Dengan kata lain, ada peningkatan dalam perilaku menangisnya dan bukan malah mereda. Mengapa begitu? Sebab anak akan belajar, kalau dia menangis dan dicubit, maka tangisnya harus lebih keras. Akibatnya, orang tua memberinya hukuman yang lebih berat lagi. Cubitan atau pukulan orang tua menjadi semakin keras.
Dampak lainnya, anak akan meniru tindakan orang tua. Jangan lupa, salah satu cara anak belajar ialah dengan meniru. Nah, kalau ia menangis lalu ayah atau ibu memukulnya, maka ia pun akan melakukan hal sama terhadap orang lain. Entah itu temannya, pembantunya, adiknya, dan lainnya.
AJAK BICARA
Daripada harus memukul, mencubit, membentak, yang bisa berdampak buruk, sebaiknya ajak bicara. Tentu saja tak perlu mengajak anak berdiskusi panjang lebar seperti dengan orang dewasa. Ingat, cara dan kapasitas berpikir anak masih terbatas. Cukup, kok, dengan berkata padanya, "Kalau kamu mau sesuatu, harus minta. Jangan pakai menangis." Atau, "Coba bicara dulu sama Ayah biar Ayah tahu apa maunya Adik."
Dengan cara ini, anak jadi belajar mengungkapkan keinginan yang ada dalam dirinya.
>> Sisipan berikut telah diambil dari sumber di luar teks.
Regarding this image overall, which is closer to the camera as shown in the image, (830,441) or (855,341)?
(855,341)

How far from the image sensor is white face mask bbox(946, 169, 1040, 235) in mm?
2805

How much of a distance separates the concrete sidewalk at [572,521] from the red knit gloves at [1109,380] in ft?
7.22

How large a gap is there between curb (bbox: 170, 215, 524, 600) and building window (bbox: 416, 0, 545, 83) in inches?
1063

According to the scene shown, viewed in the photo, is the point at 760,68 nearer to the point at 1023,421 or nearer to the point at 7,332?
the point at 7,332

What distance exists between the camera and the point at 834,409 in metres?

Ajarkan juga padanya untuk bisa menunda keinginan dan menahan emosinya. Katakan, "Bunda tak bisa membelikan mainannya sekarang karena tak punya uang." Tentu orang tua harus konsisten. Bila si anak masih tetap menangis, ya, orang tua jangan mengalah.
Boleh juga dengan menjanjikan untuk membelinya lain waktu kala uangnya sudah ada, namun benar-benar ditepati. Jangan sampai orang tua menjanjikan hanya agar si anak tak menangis lagi. Kalau orang tua bolak-balik cuma janji dan tak pernah ditepati, lama-lama anak tidak percaya lagi pada orang tuanya.
Ada baiknya bila orang tua agak mengabaikan pada saat anak mulai menangis. Misalnya, pura-pura tak melihat sambil membaca buku. Bila tangisnya malah mengeras, tetaplah cuek . Toh, nanti tangisnya akan berhenti jua. Baru setelah itu orang tua mendekatinya dan tanyakan, "Kamu mau apa, sih?" Dengan cara ini, anak akan belajar bahwa dengan menangis, ia tak memperoleh apa-apa dan kemauannya tidak dituruti.
Untuk menghentikan tangisnya, cobalah alihkan perhatian anak. Misalnya, bujuk si kecil, "Ih, lihat, deh, gambar di buku ini bagus. Yuk, kita baca sama-sama.
Hindari Pelabelan Negatif
Cengeng tidak bisa hilang dengan sendirinya harus dilatih. Satu hal yang harus diingat, janganlah memberi label cengeng, nangisan dan lain sebagainya. Karena menyebabkan anak cencerung apatis. Bagi si anak sendiri, karena sudah diberi cap atau label seperti itu, akhirnya ia menjadi apatis. "Memang aku dianggap cengeng, ya, sudah mau apa lagi?" Ia pun malas untuk mengubah perilakunya. Baginya, toh, cap itu sudah terlanjur menempel pada dirinya dan percuma saja mengubahnya. 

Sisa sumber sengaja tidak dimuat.